### OBJECTIVE
Edit the material starting at the line containing "Beginning at farthest" and ending at the line containing "point 1034,431 →", replacing "be ordered" with "be arranged" and leaving all else unchanged; give only those lines.

····················

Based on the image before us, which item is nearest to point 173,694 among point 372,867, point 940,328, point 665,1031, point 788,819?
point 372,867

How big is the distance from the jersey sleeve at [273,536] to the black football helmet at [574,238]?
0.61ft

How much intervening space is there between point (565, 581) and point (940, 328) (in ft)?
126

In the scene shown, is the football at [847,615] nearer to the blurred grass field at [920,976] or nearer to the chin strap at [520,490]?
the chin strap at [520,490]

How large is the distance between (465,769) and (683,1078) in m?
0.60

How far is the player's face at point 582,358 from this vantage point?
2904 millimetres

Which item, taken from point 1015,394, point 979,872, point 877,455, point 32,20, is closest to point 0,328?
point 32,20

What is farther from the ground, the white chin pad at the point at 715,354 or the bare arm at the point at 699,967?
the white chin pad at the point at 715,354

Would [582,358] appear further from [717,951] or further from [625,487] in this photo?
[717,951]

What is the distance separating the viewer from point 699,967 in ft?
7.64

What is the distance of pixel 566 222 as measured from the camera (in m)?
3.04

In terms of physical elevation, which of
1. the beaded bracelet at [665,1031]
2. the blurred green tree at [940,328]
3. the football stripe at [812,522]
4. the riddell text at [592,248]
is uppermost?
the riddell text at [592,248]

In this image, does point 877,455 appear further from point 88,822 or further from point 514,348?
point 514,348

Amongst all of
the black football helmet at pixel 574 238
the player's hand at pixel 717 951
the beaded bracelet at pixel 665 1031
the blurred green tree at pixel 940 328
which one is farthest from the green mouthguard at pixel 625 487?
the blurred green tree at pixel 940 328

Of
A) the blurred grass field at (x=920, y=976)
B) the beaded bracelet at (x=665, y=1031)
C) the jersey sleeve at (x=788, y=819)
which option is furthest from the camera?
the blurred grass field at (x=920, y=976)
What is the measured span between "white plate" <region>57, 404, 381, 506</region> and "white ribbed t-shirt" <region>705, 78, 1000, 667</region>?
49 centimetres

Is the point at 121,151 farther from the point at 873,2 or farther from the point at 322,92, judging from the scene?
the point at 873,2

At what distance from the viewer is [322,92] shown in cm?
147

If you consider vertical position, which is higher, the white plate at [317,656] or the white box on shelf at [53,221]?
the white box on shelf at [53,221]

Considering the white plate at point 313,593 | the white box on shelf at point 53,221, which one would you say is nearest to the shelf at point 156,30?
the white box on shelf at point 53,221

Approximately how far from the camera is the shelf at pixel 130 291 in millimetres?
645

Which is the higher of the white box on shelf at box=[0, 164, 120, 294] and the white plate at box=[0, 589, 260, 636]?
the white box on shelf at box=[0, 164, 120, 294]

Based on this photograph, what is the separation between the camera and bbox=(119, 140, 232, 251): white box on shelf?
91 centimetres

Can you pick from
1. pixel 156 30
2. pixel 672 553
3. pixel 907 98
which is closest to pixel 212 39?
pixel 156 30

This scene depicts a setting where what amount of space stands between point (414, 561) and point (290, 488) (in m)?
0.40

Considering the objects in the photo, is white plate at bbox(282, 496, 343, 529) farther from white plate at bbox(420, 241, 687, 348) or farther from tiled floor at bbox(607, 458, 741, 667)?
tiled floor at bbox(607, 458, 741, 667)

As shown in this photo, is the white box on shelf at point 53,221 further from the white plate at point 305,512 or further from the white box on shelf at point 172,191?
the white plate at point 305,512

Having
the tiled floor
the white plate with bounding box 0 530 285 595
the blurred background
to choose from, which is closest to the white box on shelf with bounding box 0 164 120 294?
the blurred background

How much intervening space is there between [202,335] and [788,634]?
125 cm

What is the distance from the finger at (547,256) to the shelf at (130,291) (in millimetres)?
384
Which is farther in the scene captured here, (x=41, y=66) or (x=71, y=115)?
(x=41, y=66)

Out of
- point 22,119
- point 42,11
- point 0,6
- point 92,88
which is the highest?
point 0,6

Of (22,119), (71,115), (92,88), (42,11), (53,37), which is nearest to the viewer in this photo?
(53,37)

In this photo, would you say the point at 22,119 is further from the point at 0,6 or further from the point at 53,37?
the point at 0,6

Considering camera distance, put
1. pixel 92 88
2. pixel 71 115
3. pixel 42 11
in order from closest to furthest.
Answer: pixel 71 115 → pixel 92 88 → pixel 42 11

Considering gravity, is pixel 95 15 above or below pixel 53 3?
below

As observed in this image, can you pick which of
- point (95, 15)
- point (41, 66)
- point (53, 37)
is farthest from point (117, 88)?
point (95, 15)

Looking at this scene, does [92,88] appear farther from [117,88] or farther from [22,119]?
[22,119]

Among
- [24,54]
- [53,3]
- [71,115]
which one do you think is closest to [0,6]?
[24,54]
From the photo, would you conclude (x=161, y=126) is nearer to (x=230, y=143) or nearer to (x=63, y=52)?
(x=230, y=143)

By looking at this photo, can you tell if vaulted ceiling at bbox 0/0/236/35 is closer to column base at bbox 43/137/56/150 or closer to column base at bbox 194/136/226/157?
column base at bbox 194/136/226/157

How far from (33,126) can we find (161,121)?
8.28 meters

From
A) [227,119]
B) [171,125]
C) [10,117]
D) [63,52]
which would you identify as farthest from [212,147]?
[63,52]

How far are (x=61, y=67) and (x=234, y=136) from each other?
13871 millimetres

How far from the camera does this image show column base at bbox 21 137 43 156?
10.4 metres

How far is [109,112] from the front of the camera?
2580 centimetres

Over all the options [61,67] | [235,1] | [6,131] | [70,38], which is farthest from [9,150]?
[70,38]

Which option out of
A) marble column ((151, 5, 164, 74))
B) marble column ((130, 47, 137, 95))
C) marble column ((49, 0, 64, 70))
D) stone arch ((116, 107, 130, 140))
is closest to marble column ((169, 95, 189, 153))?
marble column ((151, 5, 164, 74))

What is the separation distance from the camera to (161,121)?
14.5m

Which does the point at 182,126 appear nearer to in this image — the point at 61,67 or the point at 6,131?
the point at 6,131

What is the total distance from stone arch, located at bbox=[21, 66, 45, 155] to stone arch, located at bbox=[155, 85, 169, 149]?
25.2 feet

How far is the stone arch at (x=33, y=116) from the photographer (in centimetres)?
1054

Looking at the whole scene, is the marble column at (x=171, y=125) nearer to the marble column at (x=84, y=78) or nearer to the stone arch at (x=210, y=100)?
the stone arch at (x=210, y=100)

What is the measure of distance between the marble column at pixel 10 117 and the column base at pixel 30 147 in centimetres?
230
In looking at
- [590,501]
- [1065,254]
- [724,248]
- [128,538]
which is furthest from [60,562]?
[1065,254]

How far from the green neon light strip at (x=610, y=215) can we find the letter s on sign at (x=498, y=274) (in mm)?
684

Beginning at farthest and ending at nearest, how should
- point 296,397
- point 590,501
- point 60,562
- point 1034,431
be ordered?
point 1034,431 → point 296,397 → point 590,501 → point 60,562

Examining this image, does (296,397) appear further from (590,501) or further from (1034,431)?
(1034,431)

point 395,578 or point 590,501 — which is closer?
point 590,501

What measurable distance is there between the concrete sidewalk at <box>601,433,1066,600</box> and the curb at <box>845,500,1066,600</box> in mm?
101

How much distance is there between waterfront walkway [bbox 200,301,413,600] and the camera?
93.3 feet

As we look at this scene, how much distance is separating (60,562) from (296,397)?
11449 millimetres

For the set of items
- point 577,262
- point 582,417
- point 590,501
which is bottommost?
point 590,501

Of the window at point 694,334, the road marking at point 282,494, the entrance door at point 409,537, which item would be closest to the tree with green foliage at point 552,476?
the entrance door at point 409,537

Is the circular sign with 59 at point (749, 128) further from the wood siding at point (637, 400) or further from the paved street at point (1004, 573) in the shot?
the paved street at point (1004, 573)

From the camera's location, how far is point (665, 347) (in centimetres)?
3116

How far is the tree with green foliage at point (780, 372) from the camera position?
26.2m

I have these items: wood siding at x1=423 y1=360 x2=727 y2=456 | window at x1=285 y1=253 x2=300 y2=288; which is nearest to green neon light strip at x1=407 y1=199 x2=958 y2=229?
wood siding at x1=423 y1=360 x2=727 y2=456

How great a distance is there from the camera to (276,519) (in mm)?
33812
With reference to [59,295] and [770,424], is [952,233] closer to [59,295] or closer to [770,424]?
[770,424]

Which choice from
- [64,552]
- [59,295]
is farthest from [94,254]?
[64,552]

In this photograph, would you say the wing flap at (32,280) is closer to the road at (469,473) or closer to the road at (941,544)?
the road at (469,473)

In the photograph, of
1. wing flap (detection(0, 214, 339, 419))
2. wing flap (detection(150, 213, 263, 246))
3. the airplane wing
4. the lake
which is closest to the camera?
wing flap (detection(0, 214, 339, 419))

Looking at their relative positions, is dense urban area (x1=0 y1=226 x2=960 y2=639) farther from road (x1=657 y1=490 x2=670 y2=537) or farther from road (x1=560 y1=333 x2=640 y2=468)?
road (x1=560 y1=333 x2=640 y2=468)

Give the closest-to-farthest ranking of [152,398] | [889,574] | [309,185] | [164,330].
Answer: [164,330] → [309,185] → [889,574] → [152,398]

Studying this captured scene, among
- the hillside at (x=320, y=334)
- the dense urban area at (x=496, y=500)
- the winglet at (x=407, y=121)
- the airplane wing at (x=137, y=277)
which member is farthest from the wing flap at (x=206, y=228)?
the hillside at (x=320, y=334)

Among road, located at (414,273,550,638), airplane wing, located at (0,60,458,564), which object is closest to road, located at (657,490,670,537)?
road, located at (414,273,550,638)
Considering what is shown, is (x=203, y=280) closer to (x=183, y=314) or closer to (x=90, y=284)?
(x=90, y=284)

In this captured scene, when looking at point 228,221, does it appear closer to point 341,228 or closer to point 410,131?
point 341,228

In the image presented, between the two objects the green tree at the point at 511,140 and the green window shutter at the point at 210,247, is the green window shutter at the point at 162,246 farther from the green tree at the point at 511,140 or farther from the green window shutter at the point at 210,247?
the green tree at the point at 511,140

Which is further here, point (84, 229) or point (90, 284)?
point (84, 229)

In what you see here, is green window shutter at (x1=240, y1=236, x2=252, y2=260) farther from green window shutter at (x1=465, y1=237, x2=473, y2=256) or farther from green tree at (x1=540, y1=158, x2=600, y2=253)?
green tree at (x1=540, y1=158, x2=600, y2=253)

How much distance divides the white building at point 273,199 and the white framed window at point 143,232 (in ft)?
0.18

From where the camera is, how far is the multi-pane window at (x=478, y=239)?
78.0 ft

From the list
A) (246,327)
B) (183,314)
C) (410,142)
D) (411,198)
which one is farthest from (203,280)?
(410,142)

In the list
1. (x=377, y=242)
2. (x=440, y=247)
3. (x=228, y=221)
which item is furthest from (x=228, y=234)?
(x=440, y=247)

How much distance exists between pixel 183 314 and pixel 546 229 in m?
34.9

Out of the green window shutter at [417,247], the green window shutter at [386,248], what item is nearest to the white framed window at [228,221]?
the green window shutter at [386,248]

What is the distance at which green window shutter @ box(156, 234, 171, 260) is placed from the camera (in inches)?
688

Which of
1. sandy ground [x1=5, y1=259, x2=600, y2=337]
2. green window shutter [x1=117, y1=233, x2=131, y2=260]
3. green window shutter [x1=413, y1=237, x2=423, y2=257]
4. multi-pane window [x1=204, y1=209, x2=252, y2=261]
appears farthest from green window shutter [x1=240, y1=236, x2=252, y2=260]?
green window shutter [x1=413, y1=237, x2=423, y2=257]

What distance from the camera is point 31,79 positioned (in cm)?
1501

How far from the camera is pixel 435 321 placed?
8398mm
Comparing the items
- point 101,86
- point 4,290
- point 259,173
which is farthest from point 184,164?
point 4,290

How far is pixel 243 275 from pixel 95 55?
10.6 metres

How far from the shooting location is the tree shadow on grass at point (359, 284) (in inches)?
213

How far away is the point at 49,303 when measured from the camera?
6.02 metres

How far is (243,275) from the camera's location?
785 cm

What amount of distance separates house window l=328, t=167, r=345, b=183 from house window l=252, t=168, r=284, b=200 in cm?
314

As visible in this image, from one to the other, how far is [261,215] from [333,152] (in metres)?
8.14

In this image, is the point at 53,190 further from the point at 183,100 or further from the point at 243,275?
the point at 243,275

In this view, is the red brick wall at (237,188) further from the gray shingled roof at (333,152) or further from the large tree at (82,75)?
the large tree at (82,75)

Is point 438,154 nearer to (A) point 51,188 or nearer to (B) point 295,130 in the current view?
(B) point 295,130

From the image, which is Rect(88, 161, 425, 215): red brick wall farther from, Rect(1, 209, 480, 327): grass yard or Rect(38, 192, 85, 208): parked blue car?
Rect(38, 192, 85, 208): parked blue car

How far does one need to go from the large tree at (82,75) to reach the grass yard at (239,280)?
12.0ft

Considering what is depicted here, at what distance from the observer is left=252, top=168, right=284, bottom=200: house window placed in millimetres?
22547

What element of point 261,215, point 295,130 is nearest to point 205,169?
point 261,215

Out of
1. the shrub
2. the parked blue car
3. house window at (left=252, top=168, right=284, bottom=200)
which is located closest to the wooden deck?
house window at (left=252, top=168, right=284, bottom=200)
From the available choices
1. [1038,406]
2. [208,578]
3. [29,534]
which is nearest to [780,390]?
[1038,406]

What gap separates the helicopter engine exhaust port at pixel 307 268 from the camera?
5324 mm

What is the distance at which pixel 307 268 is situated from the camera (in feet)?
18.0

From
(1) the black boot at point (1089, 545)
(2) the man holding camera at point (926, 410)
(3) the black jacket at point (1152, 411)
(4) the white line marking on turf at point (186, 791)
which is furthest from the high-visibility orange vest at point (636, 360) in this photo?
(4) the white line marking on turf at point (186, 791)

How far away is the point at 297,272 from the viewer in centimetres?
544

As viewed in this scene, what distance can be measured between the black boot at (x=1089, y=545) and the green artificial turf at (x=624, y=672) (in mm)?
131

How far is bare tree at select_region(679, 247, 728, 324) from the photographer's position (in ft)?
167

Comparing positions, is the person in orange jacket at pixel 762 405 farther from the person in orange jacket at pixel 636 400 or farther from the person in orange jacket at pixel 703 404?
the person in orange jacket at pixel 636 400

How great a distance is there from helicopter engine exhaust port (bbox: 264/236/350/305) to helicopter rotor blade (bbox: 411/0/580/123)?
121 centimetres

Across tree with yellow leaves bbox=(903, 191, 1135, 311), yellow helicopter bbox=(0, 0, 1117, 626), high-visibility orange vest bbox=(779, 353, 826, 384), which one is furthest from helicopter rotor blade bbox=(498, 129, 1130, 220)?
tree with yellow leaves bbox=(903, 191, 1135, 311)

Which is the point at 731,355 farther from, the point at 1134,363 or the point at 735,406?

····················

### SOLVED PROBLEM
Beginning at farthest and ending at nearest, how should
- point 296,397
- point 590,501
- point 60,562
- point 1034,431
be arranged?
point 1034,431 → point 296,397 → point 590,501 → point 60,562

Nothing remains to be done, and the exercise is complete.